EXERCISE PASSAGE —
Argentine statesman and lawyer

Gerónimo Salguero de Cabrera Moynos (1774 — 25 February 1847), sometimes seen as Luis Jerónimo Cabrera y Cabrera or some variant, was an Argentine statesman and lawyer. He was a representative to the Congress of Tucumán, which on 9 July 1816 declared the Independence of Argentina.

Salguero was born in Córdoba to an influential local family. A relative, Diego Salguero de Cabrera, had been bishop of Arequipa, and an ancestor, Jerónimo Luis de Cabrera, had established the city of Córdoba in 1573. He was educated at the Colegio Nacional de Monserrat and graduated in civil law in 1796 at the University of San Carlos, both in Córdoba. He married María Josefa Rolón; they had no children.

Salguero was Finance Minister (Ministro de Hacienda) in the provincial government of José Javier Díaz. He was elected to represent Córdoba in the Congress of Tucumán and served for the declaration in 1816. He was, along with his Córdoba colleagues, among the few federalists in the Congress, speaking for a system of strong autonomous provinces.

In 1819, Salguero was appointed Treasurer of the Casa de la Moneda (mint) of Buenos Aires. He also served as prosecutor (fiscal) in the appeals chamber in Córdoba, but was forced to resign from his position and leave Córdoba in 1838, at the height of the Argentine Civil Wars. He died in Chuquisaca, Bolivia, in 1847.

A street in the Palermo district of Buenos Aires, Jerónimo Salguero, is named after him.

WHAT THE TASK ASKS —
Quote the passage on Gerónimo Salguero from "In 1819, Salguero" up to and including "named after him.", keeping its wording intact.

ENTRIES PROVIDED —
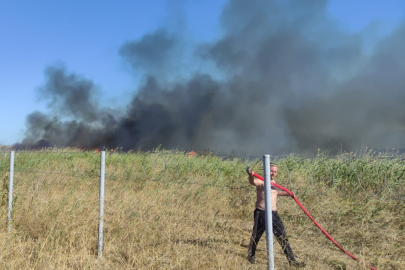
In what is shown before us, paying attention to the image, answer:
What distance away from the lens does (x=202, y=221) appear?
5.41 m

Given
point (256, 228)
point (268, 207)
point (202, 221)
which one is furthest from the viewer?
point (202, 221)

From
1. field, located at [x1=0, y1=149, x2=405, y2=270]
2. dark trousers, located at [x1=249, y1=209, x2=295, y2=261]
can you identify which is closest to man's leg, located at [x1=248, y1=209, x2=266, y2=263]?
dark trousers, located at [x1=249, y1=209, x2=295, y2=261]

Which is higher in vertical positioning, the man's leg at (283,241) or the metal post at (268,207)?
the metal post at (268,207)

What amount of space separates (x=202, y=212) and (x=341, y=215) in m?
2.56

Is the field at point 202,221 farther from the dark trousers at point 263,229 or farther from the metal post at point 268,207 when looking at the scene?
the metal post at point 268,207

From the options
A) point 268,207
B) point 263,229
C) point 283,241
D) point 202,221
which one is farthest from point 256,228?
point 202,221

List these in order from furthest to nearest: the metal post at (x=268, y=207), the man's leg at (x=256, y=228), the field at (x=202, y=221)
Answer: the man's leg at (x=256, y=228)
the field at (x=202, y=221)
the metal post at (x=268, y=207)

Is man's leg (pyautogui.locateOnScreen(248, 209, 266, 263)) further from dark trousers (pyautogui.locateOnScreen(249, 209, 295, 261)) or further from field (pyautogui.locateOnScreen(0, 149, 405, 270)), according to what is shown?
field (pyautogui.locateOnScreen(0, 149, 405, 270))

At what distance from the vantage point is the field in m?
3.76

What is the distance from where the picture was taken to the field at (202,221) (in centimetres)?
376

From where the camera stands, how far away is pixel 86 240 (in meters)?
4.12

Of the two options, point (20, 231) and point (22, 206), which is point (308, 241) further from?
point (22, 206)

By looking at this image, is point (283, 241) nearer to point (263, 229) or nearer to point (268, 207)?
point (263, 229)

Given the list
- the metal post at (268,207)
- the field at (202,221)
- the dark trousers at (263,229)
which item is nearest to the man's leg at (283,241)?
the dark trousers at (263,229)
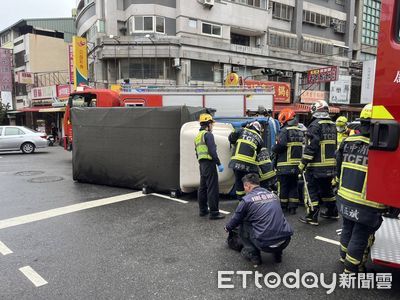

COMPLETED EXERCISE —
In 1819, Salguero was appointed Treasurer of the Casa de la Moneda (mint) of Buenos Aires. He also served as prosecutor (fiscal) in the appeals chamber in Córdoba, but was forced to resign from his position and leave Córdoba in 1838, at the height of the Argentine Civil Wars. He died in Chuquisaca, Bolivia, in 1847.

A street in the Palermo district of Buenos Aires, Jerónimo Salguero, is named after him.